There are several different ways you can monitor your backups and find out
whether they're succeeding. Which of these you choose to do is up to you and
your particular infrastructure:
1. **Job runner alerts**: The easiest place to start is with failure alerts
from the [scheduled job
runner](https://torsion.org/borgmatic/docs/how-to/set-up-backups/#autopilot) (cron,
systemd, etc.) that's running borgmatic. But note that if the job doesn't even
get scheduled (e.g. due to the job runner not running), you probably won't get
an alert at all! Still, this is a decent first line of defense, especially
when combined with some of the other approaches below.
2. **borgmatic error hooks**: The `on_error` hook allows you to run an arbitrary
command or script when borgmatic itself encounters an error running your
backups. So for instance, you can run a script to send yourself a text message
alert. But note that if borgmatic doesn't actually run, this alert won't fire.
See [error
hooks](https://torsion.org/borgmatic/docs/how-to/monitor-your-backups/#error-hooks)
below for how to configure this.
4. **borgmatic Healthchecks hook**: This feature integrates with the
[Healthchecks](https://healthchecks.io/) service, and pings Healthchecks
whenever borgmatic runs. That way, Healthchecks can alert you when something
goes wrong or it doesn't hear from borgmatic for a configured interval. (See
[Healthchecks
hook](https://torsion.org/borgmatic/docs/how-to/monitor-your-backups/#healthchecks-hook)
below for how to configure this.)
3. **Third-party monitoring software**: You can use traditional monitoring
software to consume borgmatic JSON output and track when the last
successful backup occurred. See [scripting
borgmatic](https://torsion.org/borgmatic/docs/how-to/monitor-your-backups/#scripting-borgmatic)

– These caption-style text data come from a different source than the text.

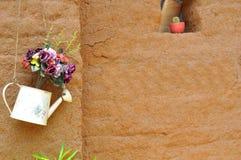 在黏土墙壁上的花 库存图片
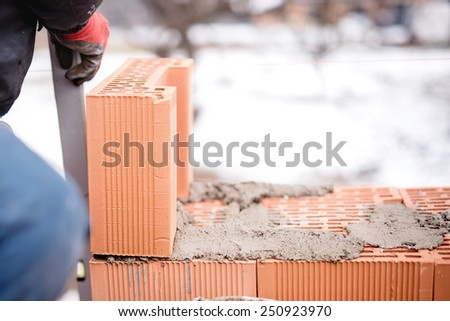 construction mason worker bricklayer installing brick walls with trowel putty knife outdoors during winter - stock photo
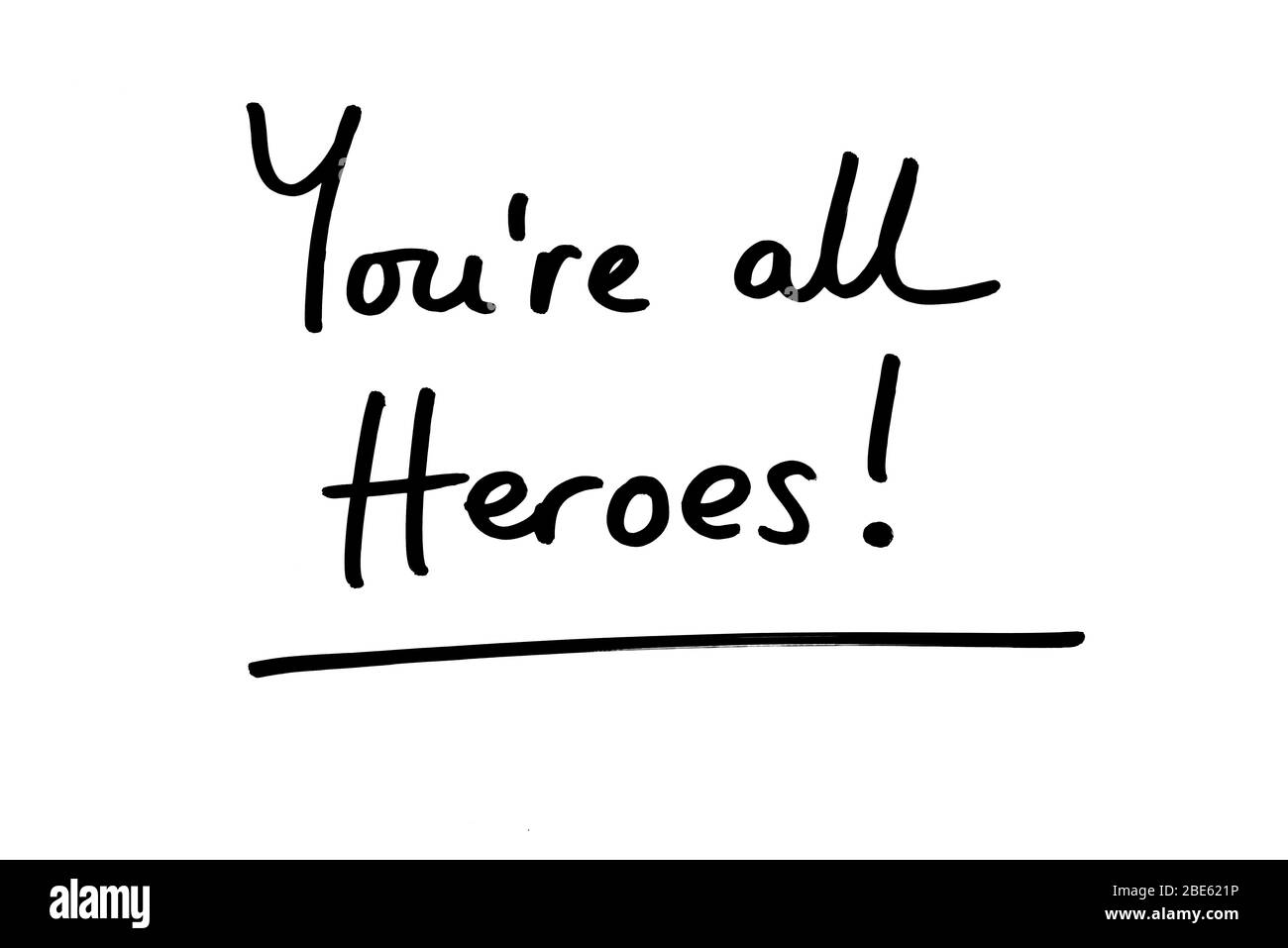 Youre all Heroes! handwritten on a white background. Stock Photo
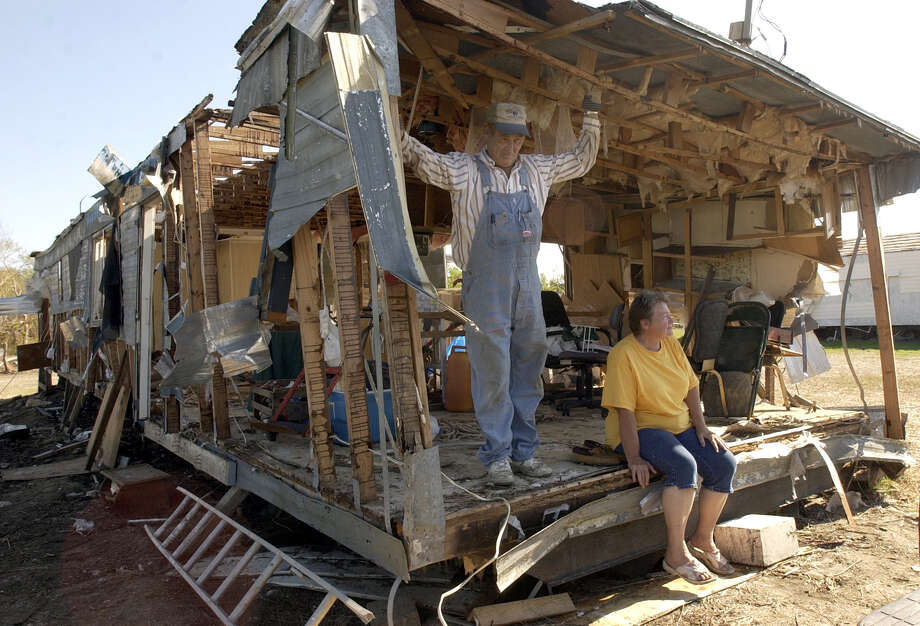 Marshall and Dianne Jackson sat in their trailer in Sabine Pass, which had been destroyed by Hurricane Rita just a month earlier.  Photo: Beaumont Enterprise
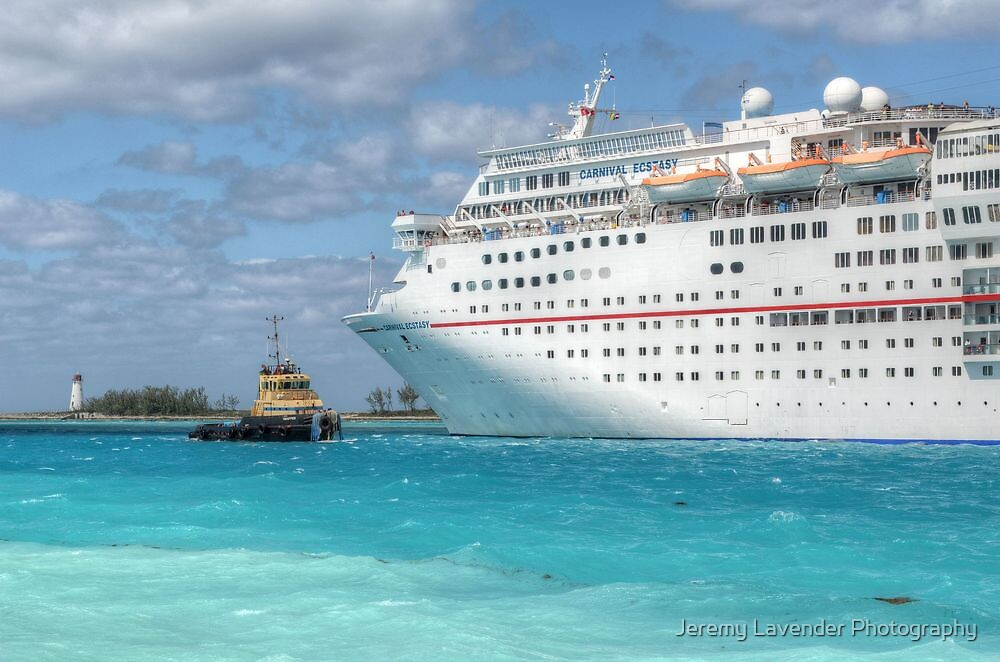 """""""Carnival Ecstasy"""" getting a little help from """"Snapper"""" in Nassau Harbour, The Bahamas by Jeremy Lavender Photography"""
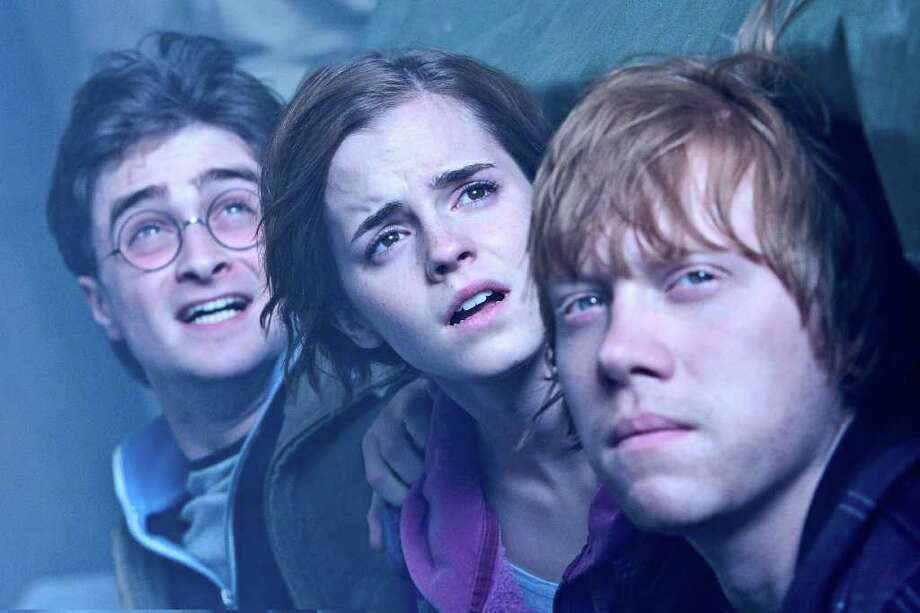 """Daniel Radcliffe as Harry Potter, from left, Emma Watson as Hermione Granger and Rupert Grint as Ron Weasley in Warner Bros. Pictures' fantasy adventure """"Harry Potter and the Deathly Hallows - Part 2,"""" a Warner Bros. Pictures release. (Jaap Buitendijk/Courtesy Warner Bros. Pictures/MCT) Photo: HANDOUT / MCT"""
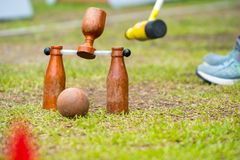 Woodball player on field with woodball gate and stick on competi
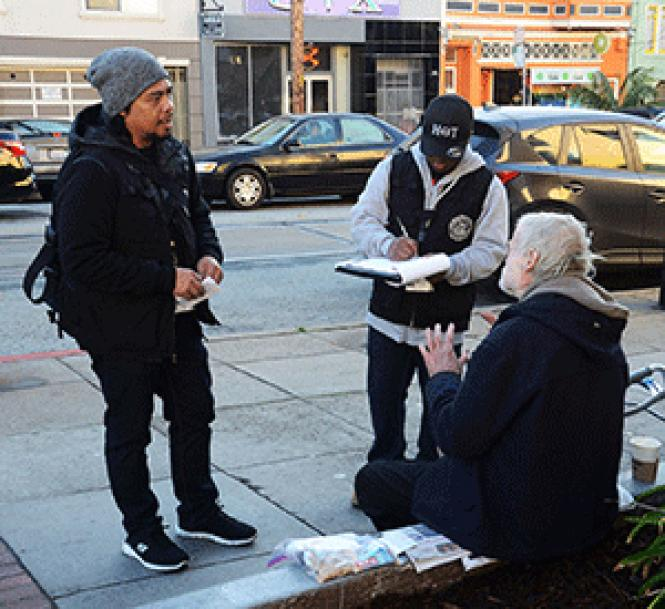 Homeless Outreach Team members Charles Garcia, left, and<br>Elester Hubbard offered assistance to a man sitting on a Castro district<br>sidewalk in this 2016 file photo. Photo: Rick Gerharter
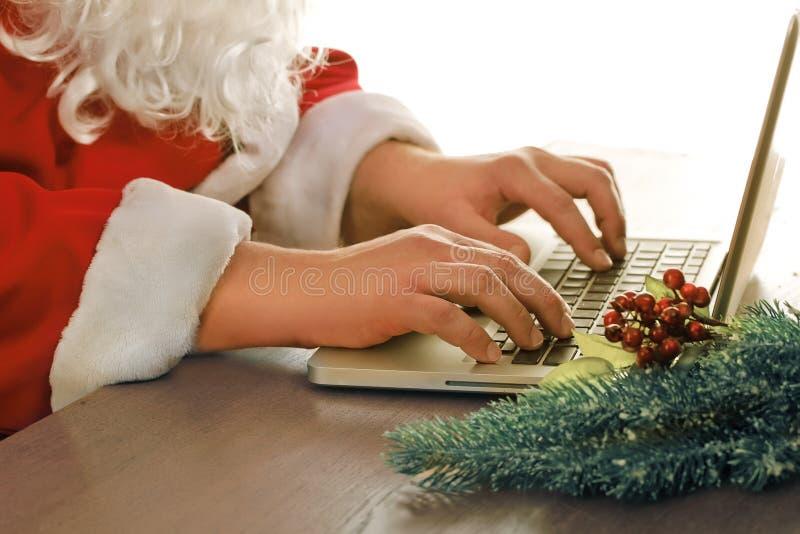 圣诞老人s手和计算机 免版税库存照片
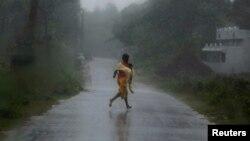 12일, 파일린으로 인한 폭우 속에 한 소녀가 긴급히 대피하고 있는 모습.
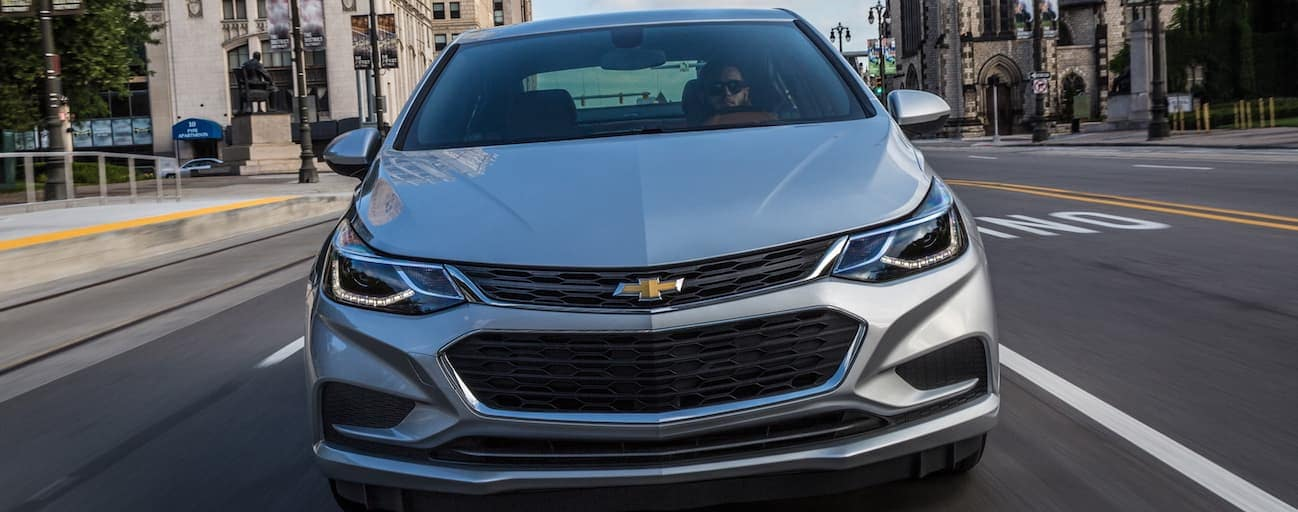 A close up of the front end of a silver 2018 Chevy Cruze is shown.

below for how to configure this.
5. **Borg hosting providers**: Most [Borg hosting
providers](https://torsion.org/borgmatic/#hosting-providers) include
monitoring and alerting as part of their offering. This gives you a dashboard
to check on all of your backups, and can alert you if the service doesn't hear
from borgmatic for a configured interval.
6. **borgmatic consistency checks**: While not strictly part of monitoring, if you
really want confidence that your backups are not only running but are
restorable as well, you can configure particular [consistency
checks](https://torsion.org/borgmatic/docs/how-to/deal-with-very-large-backups/#consistency-check-configuration)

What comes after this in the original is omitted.